3. 恢复过程（例如，高优先级处理、安全性等）中使用的信令协议有哪些要求？

4. Are there any requirements on the operation of restoration protocols?

4. 是否对恢复协议的操作有任何要求？

F. Quantitative

F.定量

1. What are the quantitative requirements (e.g., latency) for completing restoration under different protection modes (for both local and end-to-end protection)?

1. 在不同保护模式（本地和端到端保护）下完成恢复的定量要求（如延迟）是什么？

G. Management

G.管理

1. What information should be measured/maintained by the control plane at each network element pertaining to restoration events?

1. 控制平面应在每个网元上测量/维护与恢复事件有关的哪些信息？

2. What are the requirements for the correlation between control plane and data plane failures from the restoration point of view?

2. 从恢复的角度来看，控制平面和数据平面故障之间的相关性要求是什么？

Editors' Addresses

编辑地址

Wai Sum Lai AT&T 200 Laurel Avenue Middletown, NJ 07748, USA

美国新泽西州米德尔顿劳雷尔大道200号惠森丽电话电报公司，邮编07748

   Phone: +1 732-420-3712
   EMail: wlai@att.com

   Phone: +1 732-420-3712
   EMail: wlai@att.com

Dave McDysan WorldCom 22001 Loudoun County Pkwy Ashburn, VA 20147, USA

Dave McDysan WorldCom 22001美国弗吉尼亚州阿什本市劳顿县Pkwy，邮编：20147

   EMail: dave.mcdysan@wcom.com

   EMail: dave.mcdysan@wcom.com

Full Copyright Statement

This document and translations of it may be copied and furnished to others, and derivative works that comment on or otherwise explain it or assist in its implementation may be prepared, copied, published and distributed, in whole or in part, without restriction of any kind, provided that the above copyright notice and this paragraph are included on all such copies and derivative works. However, this document itself may not be modified in any way, such as by removing the copyright notice or references to the Internet Society or other Internet organizations, except as needed for the purpose of developing Internet standards in which case the procedures for copyrights defined in the Internet Standards process must be followed, or as required to translate it into languages other than English.

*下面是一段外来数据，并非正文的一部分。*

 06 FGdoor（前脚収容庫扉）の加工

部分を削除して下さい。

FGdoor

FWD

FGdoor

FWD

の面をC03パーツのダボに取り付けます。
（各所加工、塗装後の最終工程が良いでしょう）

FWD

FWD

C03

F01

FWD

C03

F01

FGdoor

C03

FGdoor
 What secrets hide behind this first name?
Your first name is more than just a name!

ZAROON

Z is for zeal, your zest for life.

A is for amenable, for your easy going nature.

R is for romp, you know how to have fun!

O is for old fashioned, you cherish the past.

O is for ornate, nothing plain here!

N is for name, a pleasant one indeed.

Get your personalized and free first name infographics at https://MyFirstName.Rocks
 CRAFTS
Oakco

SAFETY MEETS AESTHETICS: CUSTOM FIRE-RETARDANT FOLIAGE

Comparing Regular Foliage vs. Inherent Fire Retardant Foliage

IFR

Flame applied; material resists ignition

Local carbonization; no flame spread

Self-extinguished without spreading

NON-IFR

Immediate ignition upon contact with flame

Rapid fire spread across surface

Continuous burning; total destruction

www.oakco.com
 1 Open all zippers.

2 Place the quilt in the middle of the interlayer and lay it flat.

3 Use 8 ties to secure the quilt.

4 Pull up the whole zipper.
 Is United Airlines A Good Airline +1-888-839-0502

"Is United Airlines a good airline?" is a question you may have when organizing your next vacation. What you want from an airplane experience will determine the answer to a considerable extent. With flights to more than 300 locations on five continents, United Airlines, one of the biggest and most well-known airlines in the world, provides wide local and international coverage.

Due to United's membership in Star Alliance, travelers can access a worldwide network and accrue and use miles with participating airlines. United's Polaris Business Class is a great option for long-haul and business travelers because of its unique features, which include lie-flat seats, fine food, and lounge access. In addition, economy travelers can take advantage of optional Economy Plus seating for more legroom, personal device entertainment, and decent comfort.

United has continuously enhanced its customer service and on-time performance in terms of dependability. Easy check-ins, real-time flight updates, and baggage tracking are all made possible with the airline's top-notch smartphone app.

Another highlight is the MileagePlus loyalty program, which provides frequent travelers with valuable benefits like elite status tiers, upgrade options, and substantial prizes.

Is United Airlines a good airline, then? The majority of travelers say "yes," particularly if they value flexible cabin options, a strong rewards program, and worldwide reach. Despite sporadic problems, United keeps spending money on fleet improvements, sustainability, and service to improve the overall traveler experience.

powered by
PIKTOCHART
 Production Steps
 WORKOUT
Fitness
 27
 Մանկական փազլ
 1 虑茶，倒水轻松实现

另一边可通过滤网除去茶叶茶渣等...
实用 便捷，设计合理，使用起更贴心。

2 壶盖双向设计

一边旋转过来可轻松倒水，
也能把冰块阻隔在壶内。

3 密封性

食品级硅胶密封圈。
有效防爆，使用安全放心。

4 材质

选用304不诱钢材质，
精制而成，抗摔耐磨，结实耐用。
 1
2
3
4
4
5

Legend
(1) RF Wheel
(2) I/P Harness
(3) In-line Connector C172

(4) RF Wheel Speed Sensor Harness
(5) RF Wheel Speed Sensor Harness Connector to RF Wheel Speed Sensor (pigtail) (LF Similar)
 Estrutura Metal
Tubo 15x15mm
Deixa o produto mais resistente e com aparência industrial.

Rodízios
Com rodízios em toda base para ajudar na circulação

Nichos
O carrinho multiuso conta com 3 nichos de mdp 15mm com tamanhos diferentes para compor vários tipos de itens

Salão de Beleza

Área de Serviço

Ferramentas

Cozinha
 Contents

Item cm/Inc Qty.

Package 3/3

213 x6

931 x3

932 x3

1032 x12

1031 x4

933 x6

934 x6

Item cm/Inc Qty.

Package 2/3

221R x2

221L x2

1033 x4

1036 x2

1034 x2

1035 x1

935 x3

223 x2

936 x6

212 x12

The limited permissions granted above are perpetual and will not be revoked by the Internet Society or its successors or assigns.

上述授予的有限许可是永久性的，互联网协会或其继承人或受让人不会撤销。

This document and the information contained herein is provided on an "AS IS" basis and THE INTERNET SOCIETY AND THE INTERNET ENGINEERING TASK FORCE DISCLAIMS ALL WARRANTIES, EXPRESS OR IMPLIED, INCLUDING BUT NOT LIMITED TO ANY WARRANTY THAT THE USE OF THE INFORMATION HEREIN WILL NOT INFRINGE ANY RIGHTS OR ANY IMPLIED WARRANTIES OF MERCHANTABILITY OR FITNESS FOR A PARTICULAR PURPOSE.

本文件和其中包含的信息是按“原样”提供的，互联网协会和互联网工程任务组否认所有明示或暗示的保证，包括但不限于任何保证，即使用本文中的信息不会侵犯任何权利，或对适销性或特定用途适用性的任何默示保证。

Acknowledgement

确认

Funding for the RFC Editor function is currently provided by the Internet Society.

RFC编辑功能的资金目前由互联网协会提供。